| Passage provided |
Hot Melt Extrusion Process in Pharmaceutical Drug Formulation

March 1, 2021

Hot Melt Extrusion Process in Pharmaceutical Drug Formulation

Introduction:
Formulators rely on science and technology knowledge for solutions to new or existing problems through well-considered combinations of methodologies and approaches that profoundly impact the healthcare and pharmaceutical industry. They understand and evaluate the pre-formulation phase, formulation and process development, and post-formulation phases to achieve specific objectives. Hot Melt Extrusion, a prevalent practice in the plastic industry, is now widely practised and holds a prominent significance in modern drug formulation development in the pharmaceutical industry.

HME Principle:
The drug or polymeric materials are processed continuously above their glass transition temperature and pressure in a controlled manner to achieve molecular level mixing of thermoplastic binders and/or polymers and active compounds (drugs).

HME’s Working Process: 

The process of mixing a drug with one or more excipients like diluents, plasticisers, or polymers through heat and pressure treatment causes the material to melt. Moreover, pushing it through an orifice in a continuous process helps produce uniform products shape and density for industrial applications.

The Hot Melt Extrusion process is optimised with an electronic control unit in a screw extruder, allowing it to set screw speed, process temperature, and pressure. Heat and shear force or stress causes the Screw extruder to generate a homogenous blend that impacts the final product characteristics.

| Extracted entries |
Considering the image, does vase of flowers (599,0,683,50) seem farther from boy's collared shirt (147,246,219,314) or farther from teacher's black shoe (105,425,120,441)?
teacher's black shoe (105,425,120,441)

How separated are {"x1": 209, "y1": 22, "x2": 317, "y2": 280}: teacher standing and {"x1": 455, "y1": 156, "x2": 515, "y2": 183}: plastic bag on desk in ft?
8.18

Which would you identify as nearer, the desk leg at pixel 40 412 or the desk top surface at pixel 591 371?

---

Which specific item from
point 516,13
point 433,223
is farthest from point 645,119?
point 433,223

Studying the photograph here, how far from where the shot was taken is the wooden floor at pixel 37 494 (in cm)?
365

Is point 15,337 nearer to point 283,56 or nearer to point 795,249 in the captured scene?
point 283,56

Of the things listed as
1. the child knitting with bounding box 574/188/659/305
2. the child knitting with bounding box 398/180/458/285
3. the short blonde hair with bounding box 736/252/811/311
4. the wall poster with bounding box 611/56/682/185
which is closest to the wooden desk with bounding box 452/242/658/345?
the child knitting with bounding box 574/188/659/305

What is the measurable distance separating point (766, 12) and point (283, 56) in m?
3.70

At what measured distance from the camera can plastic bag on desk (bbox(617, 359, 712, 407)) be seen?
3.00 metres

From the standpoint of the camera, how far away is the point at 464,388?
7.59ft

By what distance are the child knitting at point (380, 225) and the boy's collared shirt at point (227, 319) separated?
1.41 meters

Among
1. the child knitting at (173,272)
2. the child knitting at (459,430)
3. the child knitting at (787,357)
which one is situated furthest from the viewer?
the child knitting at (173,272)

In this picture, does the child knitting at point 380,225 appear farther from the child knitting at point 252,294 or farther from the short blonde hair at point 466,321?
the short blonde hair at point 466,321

| Problem details |
Rewrite the part of the hot melt extrusion text that begins with "The process of" and ends with "final product characteristics.", changing "orifice" to "opening". Rely only on the hot melt extrusion text.

| Answer for the task |
The process of mixing a drug with one or more excipients like diluents, plasticisers, or polymers through heat and pressure treatment causes the material to melt. Moreover, pushing it through an opening in a continuous process helps produce uniform products shape and density for industrial applications.

The Hot Melt Extrusion process is optimised with an electronic control unit in a screw extruder, allowing it to set screw speed, process temperature, and pressure. Heat and shear force or stress causes the Screw extruder to generate a homogenous blend that impacts the final product characteristics.